Fish is high in omega-3 fatty acids, essential amino acids, and lean protein. It is also highly digestible and low in fat. Salmon is especially healthy for pets. It contains vitamins A, D, and B, along with beneficial minerals including zinc and magnesium. Always look for wild caught fish from MSC certified fisheries.
Plant-Based Protein Sources
Plant-based ingredients are good secondary sources of protein in your pet's diet. For this reason, they are often used in combination with meat-based proteins in premium pet foods. Some of the most common plant-based proteins found in pet food include legumes, pulses, and grains.
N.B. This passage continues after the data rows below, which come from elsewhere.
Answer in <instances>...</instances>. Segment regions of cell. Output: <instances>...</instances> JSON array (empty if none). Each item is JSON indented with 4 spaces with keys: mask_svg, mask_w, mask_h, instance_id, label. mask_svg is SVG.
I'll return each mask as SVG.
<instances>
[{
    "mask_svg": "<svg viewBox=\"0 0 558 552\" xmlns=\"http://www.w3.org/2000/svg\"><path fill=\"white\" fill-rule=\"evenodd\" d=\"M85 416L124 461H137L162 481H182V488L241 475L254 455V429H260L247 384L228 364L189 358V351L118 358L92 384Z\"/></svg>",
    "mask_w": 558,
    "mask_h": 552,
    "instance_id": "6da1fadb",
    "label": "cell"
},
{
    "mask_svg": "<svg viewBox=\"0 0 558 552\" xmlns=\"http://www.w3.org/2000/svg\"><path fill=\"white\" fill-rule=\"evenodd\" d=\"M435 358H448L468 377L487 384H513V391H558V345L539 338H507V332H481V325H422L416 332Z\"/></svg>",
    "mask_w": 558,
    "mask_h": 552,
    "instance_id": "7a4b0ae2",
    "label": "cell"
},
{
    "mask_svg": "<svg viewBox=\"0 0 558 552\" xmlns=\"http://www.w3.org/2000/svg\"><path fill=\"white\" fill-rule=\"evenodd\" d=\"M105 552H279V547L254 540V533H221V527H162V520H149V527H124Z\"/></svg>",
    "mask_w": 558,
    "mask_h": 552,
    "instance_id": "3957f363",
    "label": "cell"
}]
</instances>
Legumes are the fruits or seeds of plants belonging to the Fabaceae plant family. Examples include beans, lentils, peas, and chickpeas. Pulses are the dry, edible seeds of certain legumes. Common pulses found in pet food include dried peas, dried beans, and lentils. Not all legumes are pulses, but all pulses are legumes. Grains are the seeds of cereal crops that are grown as food. Examples include oats, barley, quinoa, and other ancient grains.
What Are Sustainable Proteins?
As pet parent-ship becomes more and more popular, there's an increasing need for protein sources that are sustainable and environmentally friendly. For this reason, more and more pet food manufacturers are using sustainable proteins in their products. In this final section of the post, we'll highlight a few of these emerging protein sources.
Sustainable Plant-Based Proteins
Yeast is a popular, vegan protein source for dogs. Algae and duckweed are two examples of sustainable plant-based proteins that are used in pet food. These aquatic plants can be grown on water year-round. They have a high amino acid concentration and can thrive in areas where other crops cannot be grown.
Small fish like herring, sardines, anchovies, and even minnows are a great source of protein, omega-3 fatty acids, vitamins, minerals, and other nutrients. They are very sustainable and are lower in common heavy metals in larger fish, like mercury.
Sustainably Caught Fish
Larger fish, like salmon, whitefish and tuna are packed with health nutrients for your pets. But make sure you look for wild caught or MSC certified fish.
Insects such as fly larvae, crickets and mealworms are low in fat and high in protein. They are also a good source of fatty acids, vitamins, and minerals. Insects are easy to breed and cultivate, can be raised on human food waste, and are far more sustainable than traditional meat-based protein sources. According to an article from the BBC, "Protix, a Dutch firm which claims to have the world’s biggest insect farm, estimates that compared with beef, insect-based foods use 2% of the land and 4% of the water per kg of protein."